(Stated exercise):
Print the entire listing. Each line must match the original exactly.
▼▼▼
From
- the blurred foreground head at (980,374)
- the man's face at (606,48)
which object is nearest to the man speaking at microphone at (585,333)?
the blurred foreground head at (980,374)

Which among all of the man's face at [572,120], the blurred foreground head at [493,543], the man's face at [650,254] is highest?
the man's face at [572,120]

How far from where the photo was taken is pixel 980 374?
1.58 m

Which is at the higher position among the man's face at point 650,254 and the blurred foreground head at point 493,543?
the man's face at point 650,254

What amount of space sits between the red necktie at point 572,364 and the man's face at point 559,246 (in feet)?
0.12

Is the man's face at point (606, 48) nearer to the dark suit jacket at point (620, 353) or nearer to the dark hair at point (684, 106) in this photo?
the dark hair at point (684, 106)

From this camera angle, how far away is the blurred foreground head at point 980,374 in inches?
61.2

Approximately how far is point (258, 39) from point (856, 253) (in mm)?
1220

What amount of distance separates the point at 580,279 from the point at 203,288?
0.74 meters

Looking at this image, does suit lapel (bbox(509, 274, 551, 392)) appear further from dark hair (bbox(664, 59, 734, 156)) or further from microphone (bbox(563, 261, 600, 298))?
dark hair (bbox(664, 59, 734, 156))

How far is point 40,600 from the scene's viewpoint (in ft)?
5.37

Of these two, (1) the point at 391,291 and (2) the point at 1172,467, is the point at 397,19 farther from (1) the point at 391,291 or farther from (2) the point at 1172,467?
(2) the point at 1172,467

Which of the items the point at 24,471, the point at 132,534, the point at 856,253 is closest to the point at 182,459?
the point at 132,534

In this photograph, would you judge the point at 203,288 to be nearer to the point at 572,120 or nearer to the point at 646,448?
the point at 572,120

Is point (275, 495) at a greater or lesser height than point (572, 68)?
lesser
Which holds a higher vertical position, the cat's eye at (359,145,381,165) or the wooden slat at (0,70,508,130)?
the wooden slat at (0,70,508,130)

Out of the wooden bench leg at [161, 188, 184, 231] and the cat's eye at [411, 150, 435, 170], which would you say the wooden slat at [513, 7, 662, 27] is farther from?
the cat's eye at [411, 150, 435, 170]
▲▲▲
(Solution):
From
- the blurred foreground head at (980,374)
- the man's face at (606,48)
which object is nearest to the man speaking at microphone at (585,333)?
the blurred foreground head at (980,374)

Which among all of the man's face at [572,120], the blurred foreground head at [493,543], the man's face at [650,254] is highest?
the man's face at [572,120]

How far from where the photo was taken is pixel 980 374?
1.58 m

Which is at the higher position among the man's face at point 650,254 and the blurred foreground head at point 493,543?
the man's face at point 650,254

What amount of space sits between the red necktie at point 572,364 and the man's face at point 559,246 (in feet)?
0.12

Is the man's face at point (606, 48) nearer to the dark suit jacket at point (620, 353) or nearer to the dark hair at point (684, 106) in this photo?
the dark hair at point (684, 106)

From this camera angle, how far away is the blurred foreground head at point 980,374 in inches?
61.2

Approximately how far is point (258, 39) from point (856, 253) (in mm)?
1220

What amount of distance separates the point at 580,279 from the point at 203,288?
0.74 meters

Looking at this image, does suit lapel (bbox(509, 274, 551, 392)) appear further from dark hair (bbox(664, 59, 734, 156)) or further from microphone (bbox(563, 261, 600, 298))?
dark hair (bbox(664, 59, 734, 156))

How far is point 40,600 from the scene's viewpoint (in ft)?
5.37

Of these two, (1) the point at 391,291 and (2) the point at 1172,467, is the point at 397,19 farther from (1) the point at 391,291 or farther from (2) the point at 1172,467?
(2) the point at 1172,467

Which of the items the point at 24,471, the point at 132,534, the point at 856,253 is closest to the point at 182,459?
the point at 132,534

In this photograph, would you judge the point at 203,288 to be nearer to the point at 572,120 or nearer to the point at 646,448?
the point at 572,120

Is point (275, 495) at a greater or lesser height than point (572, 68)?
lesser
Which holds a higher vertical position, the cat's eye at (359,145,381,165) or the wooden slat at (0,70,508,130)?
the wooden slat at (0,70,508,130)

Out of the wooden bench leg at [161, 188, 184, 231] and the cat's eye at [411, 150, 435, 170], which would you say the wooden slat at [513, 7, 662, 27] is farther from?
the cat's eye at [411, 150, 435, 170]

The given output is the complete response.